Mashed potatoes can be a superstar dish for family gatherings and dinners. This popular side has countless variations, and can nicely compliment a variety of other recipes for any occasion. While it may seem like an easy dish to prepare at first glance, it does require good technique and there are a few tricks you can use to make sure your mashed potatoes come out perfectly delicious.

Are your mashed potatoes not turning out as well as you’d hoped? If you’ve ever tried and failed to produce the best mashed potatoes with a creamy, smooth texture, we invite you to try the following 10 tips for perfect mashed potatoes.

Choose the right kind of potato for the perfect mashed potatoes

raw potato
Although you might not always notice the subtle differences, you should first know that there are three different kinds of potatoes: starchy, waxy, and baking. If you want to ensure you have smooth and creamy mashed potatoes, be sure to choose the starchy potatoes, such as red potatoes. This type of potato breaks down easily, making it very creamy.
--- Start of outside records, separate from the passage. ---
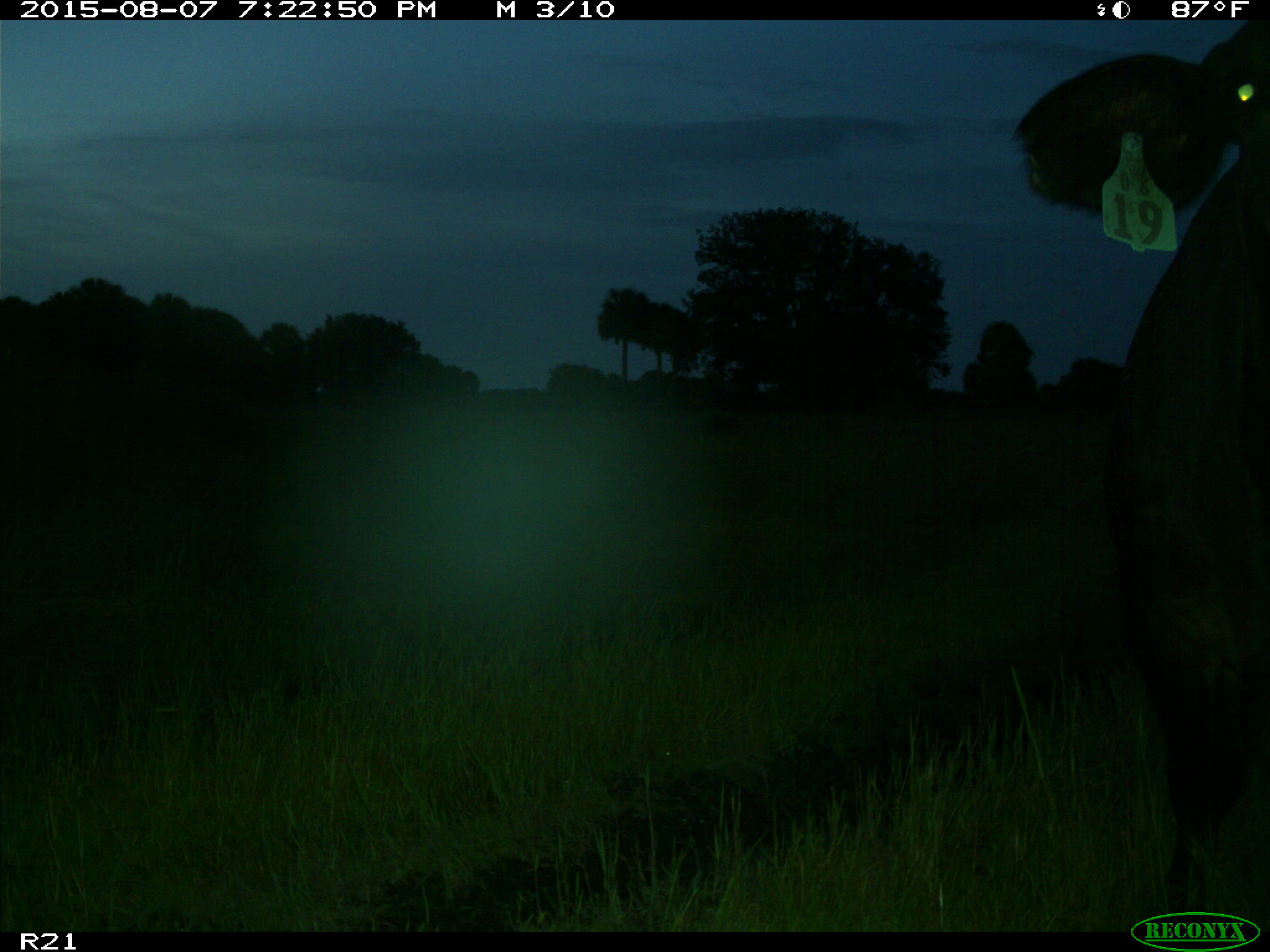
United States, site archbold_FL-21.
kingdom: Animalia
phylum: Chordata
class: Mammalia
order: Artiodactyla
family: Bovidae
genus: Bos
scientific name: Bos taurus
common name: domestic cow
Bos taurus (domestic cow).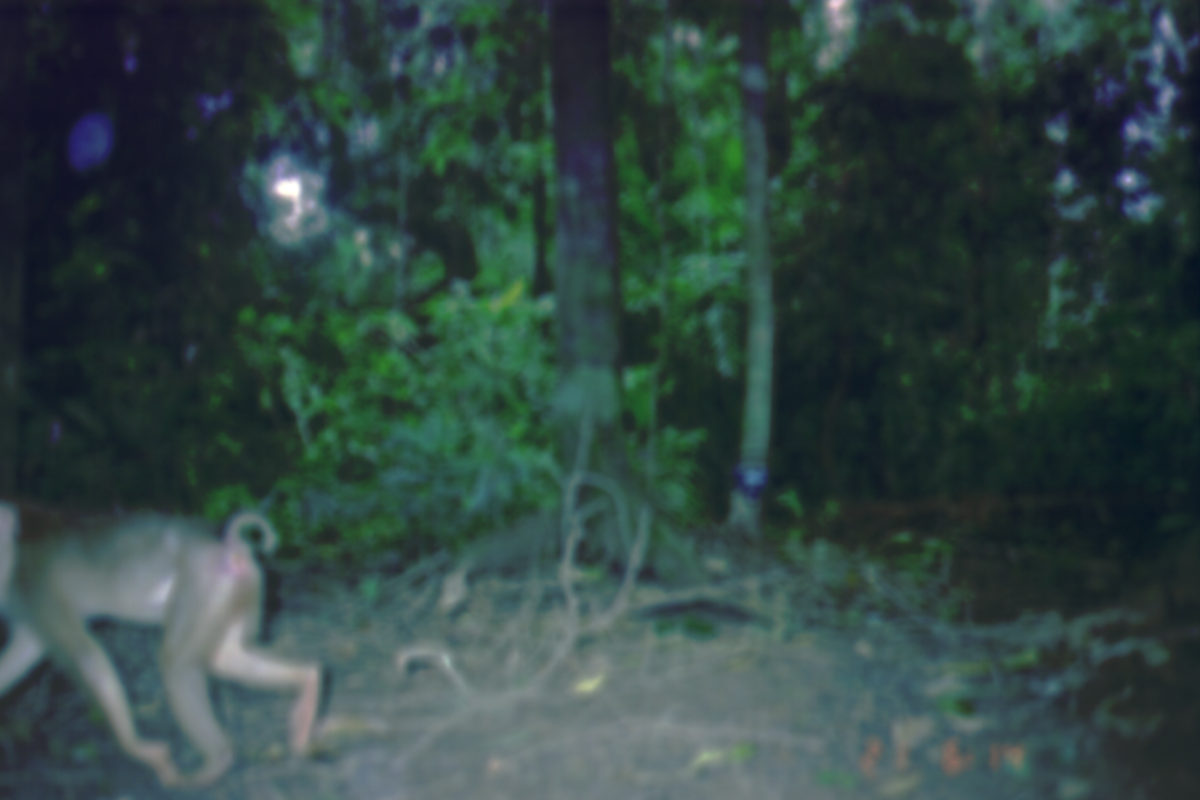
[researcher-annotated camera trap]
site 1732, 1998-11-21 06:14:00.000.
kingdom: Animalia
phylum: Chordata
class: Mammalia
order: Primates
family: Cercopithecidae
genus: Macaca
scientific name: Macaca nemestrina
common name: southern pig-tailed macaque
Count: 1.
If you don’t have starchy potatoes available to you, you can substitute baking potatoes.

Cut the potatoes into pieces of equal size

Potatoes that have been cut at different sizes will cook at different speeds, meaning that the larger pieces will take longer than the smaller ones. That means your mashed final product won’t be as consistent as it would if you chopped your potatoes to equal size. Try to cut them into small pieces to ensure they cook simultaneously and have a good consistency.

Remove excess moisture

french fries
There are a variety of ways to ensure that your mashed potatoes are light and fluffy. One of the better known tricks is to drain your potatoes well after cooking and then return them to the pot while the stove is still hot. Make sure all the extra moisture has evaporated, because this can cause your mashed potatoes to be moist or watery.

Use a potato masher

Don’t use your blender, food processor, or hand mixer. If you beat them too heavily, the starch in the potatoes breaks down, resulting in a sticky product. That’s why you should choose a potato masher, which granted is a bit more work, but you’ll have much better results.

Don’t mix them too much

Similar to the above, once you’ve mashed your potatoes by hand it’s important to continue to gently mix in the cream, milk, or butter.
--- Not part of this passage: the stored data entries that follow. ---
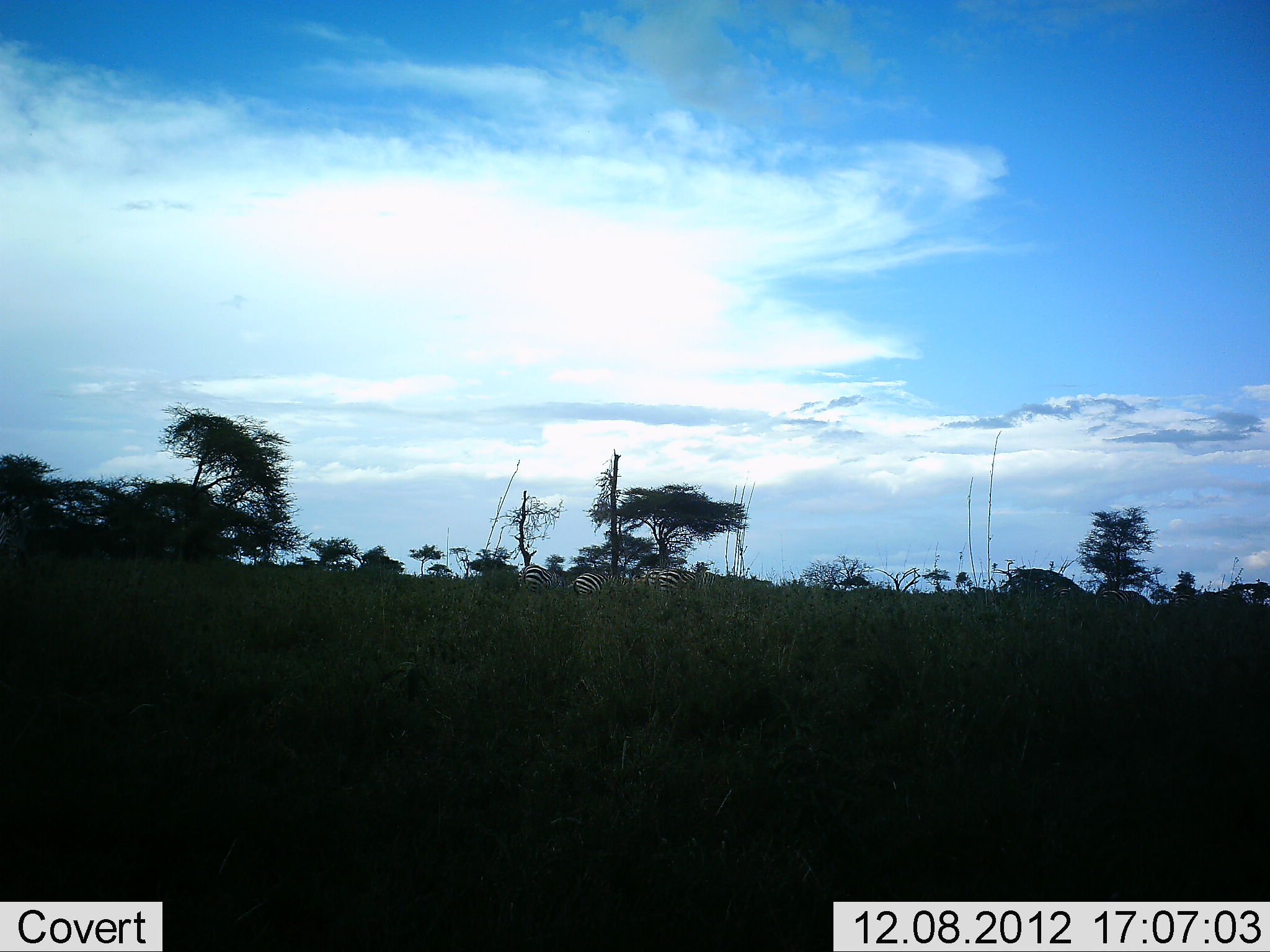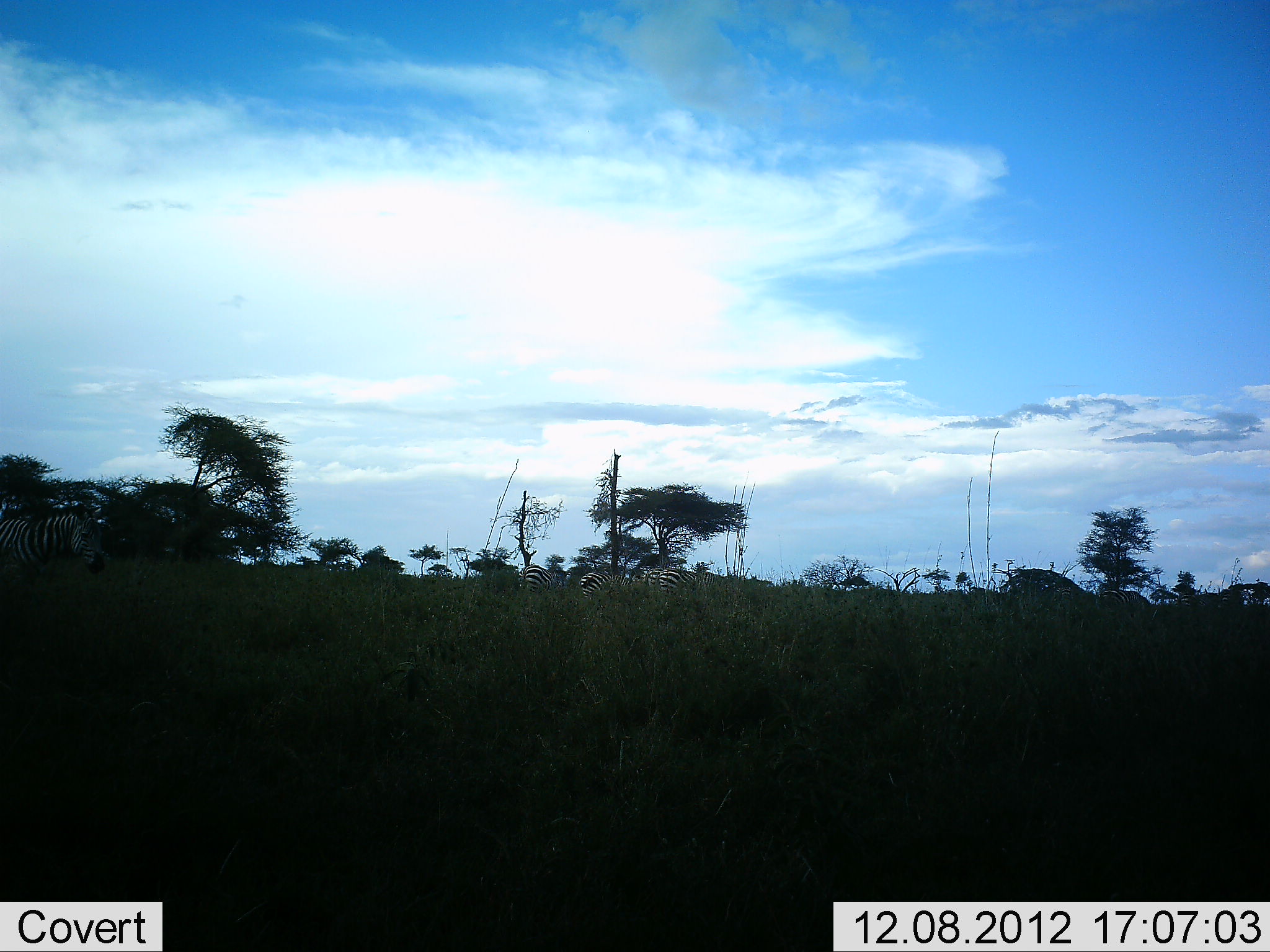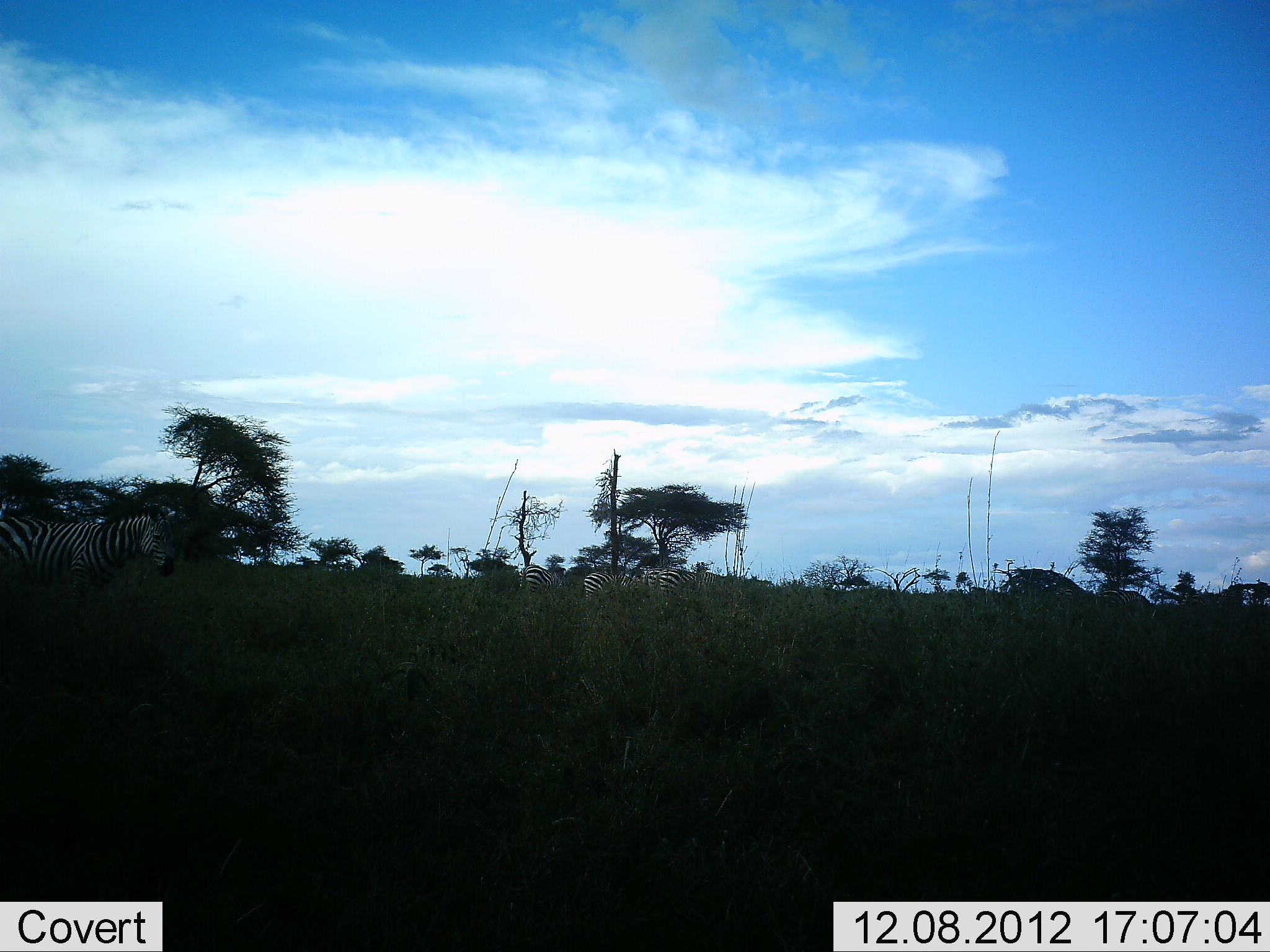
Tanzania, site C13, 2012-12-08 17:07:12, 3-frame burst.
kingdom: Animalia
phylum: Chordata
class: Mammalia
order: Perissodactyla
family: Equidae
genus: Equus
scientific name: Equus quagga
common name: plains zebra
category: zebra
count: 4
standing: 30%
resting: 0%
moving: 70%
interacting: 0%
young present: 0%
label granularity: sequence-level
Don’t add cold cream or milk

When you add your cream or milk to the mashed potatoes, make sure it has been warmed up so it’s easily absorbed by the potatoes, eliminating the need for over processing them.

Don’t add too much liquid

While you can incorporate cream, milk, or mayonnaise (and more!) into your recipe, avoid adding too much of these ingredients to keep your mashed potatoes from becoming too watery. The only solution to this error is to add more potatoes.
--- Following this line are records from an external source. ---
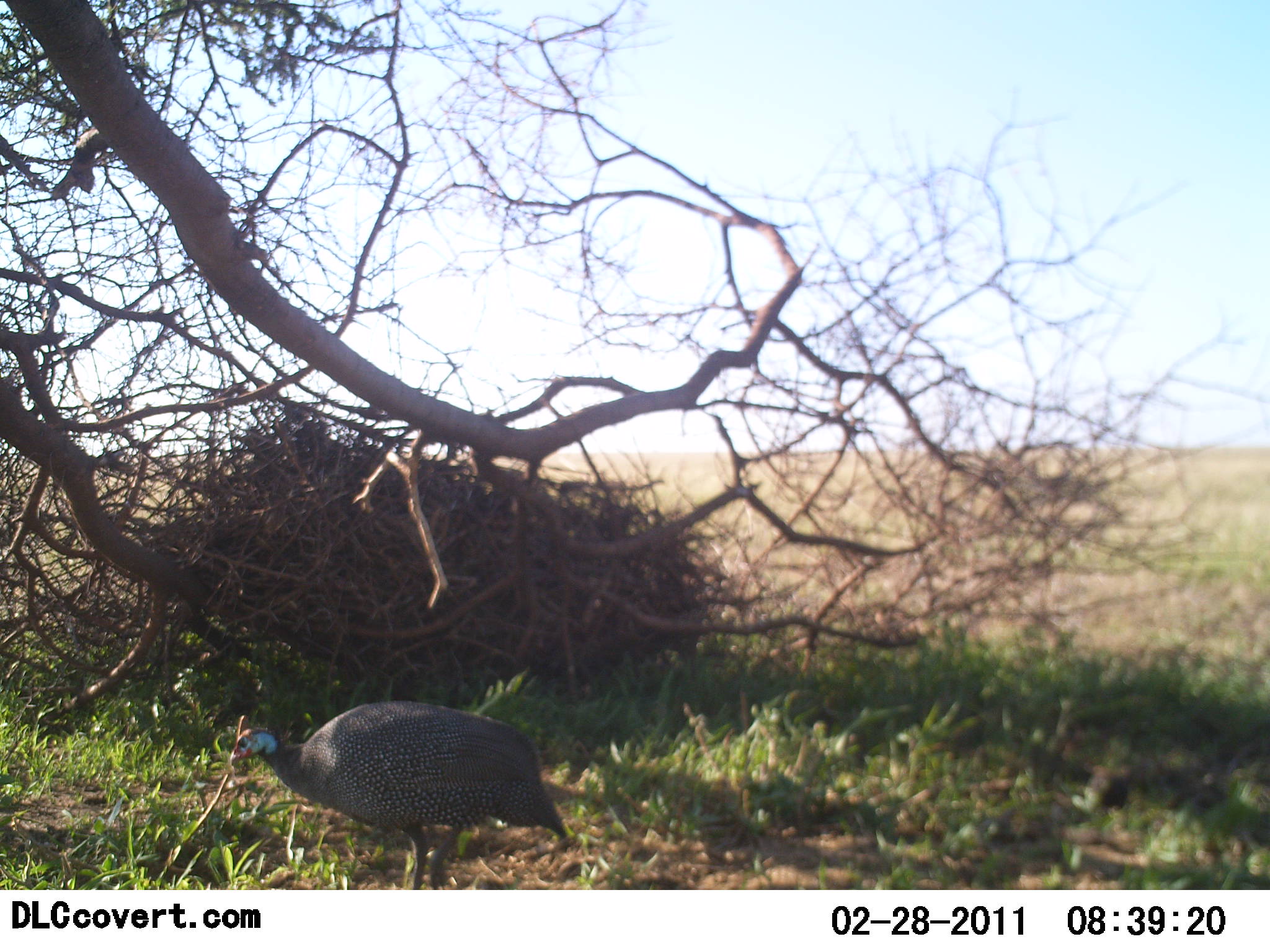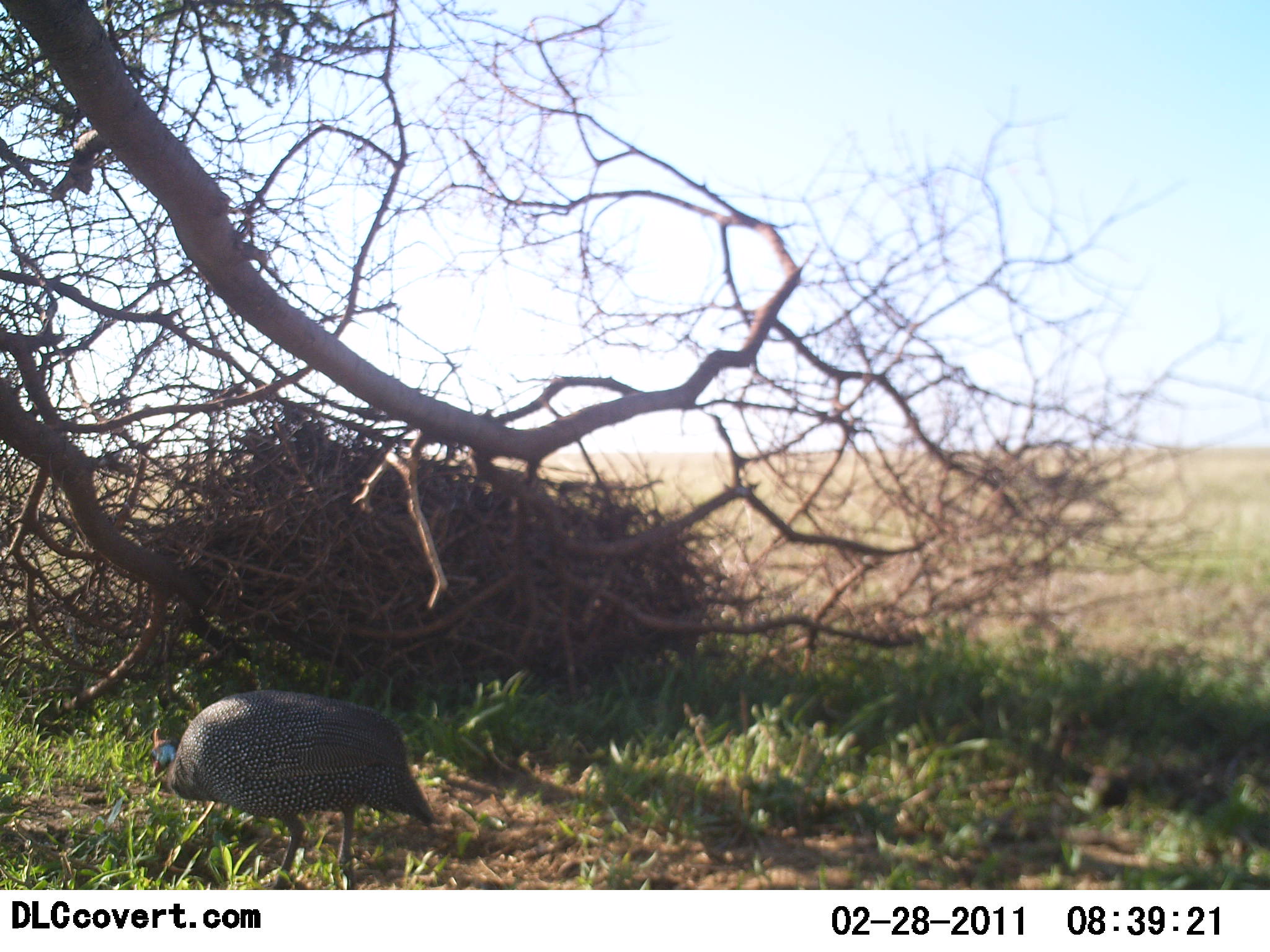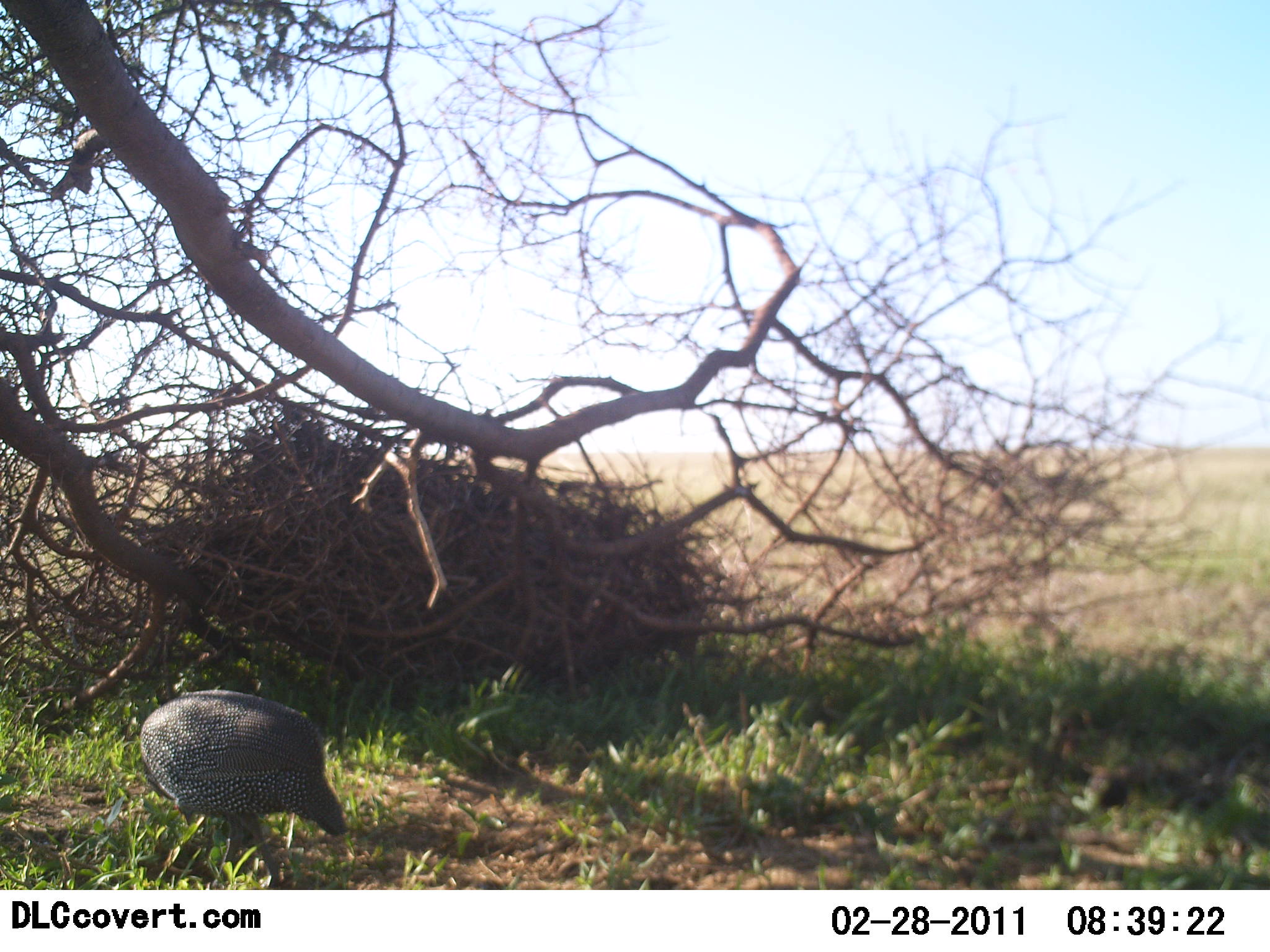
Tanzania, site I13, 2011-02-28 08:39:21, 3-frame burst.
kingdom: Animalia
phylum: Chordata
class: Aves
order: Galliformes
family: Numididae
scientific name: Numididae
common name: guinea fowl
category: guineafowl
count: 1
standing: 8%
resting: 0%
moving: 75%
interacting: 0%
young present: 0%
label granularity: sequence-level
A little butter goes a long way

aThe best chefs recommend using a half a pound of butter (200 g) per pound of potatoes to maintain a balance between the two ingredients. This will give you smooth and delicious mashed potatoes.

Don’t forget the salt

When you’re cooking your potatoes it’s important to season the water just like you would with pasta. This helps the potatoes absorb it early and makes them easier to mash. Nothing – not even butter – will provide as much flavor as the seasoning you use from the beginning.

Don’t wait until the last minute

Like a lot of other foods, mashed potatoes are best when they’ve been freshly prepared, not when they’re reheated. A good tactic is to prepare your ingredients the day before your meal, so that all you need to do is boil the potatoes, mash them, and mix in the remaining ingredients.